start RECORDS SUPPLIED

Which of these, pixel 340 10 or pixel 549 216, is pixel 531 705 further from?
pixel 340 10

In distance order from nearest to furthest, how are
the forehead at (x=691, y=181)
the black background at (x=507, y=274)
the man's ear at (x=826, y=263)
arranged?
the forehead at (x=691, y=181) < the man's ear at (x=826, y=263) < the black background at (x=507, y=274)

end RECORDS SUPPLIED

EXERCISE INSTRUCTIONS » Please reproduce every line of the records above word for word.

REPLY »
Which of these, pixel 340 10 or pixel 549 216, is pixel 531 705 further from?
pixel 340 10

In distance order from nearest to furthest, how are
the forehead at (x=691, y=181)
the black background at (x=507, y=274)
the man's ear at (x=826, y=263)
arranged?
the forehead at (x=691, y=181) < the man's ear at (x=826, y=263) < the black background at (x=507, y=274)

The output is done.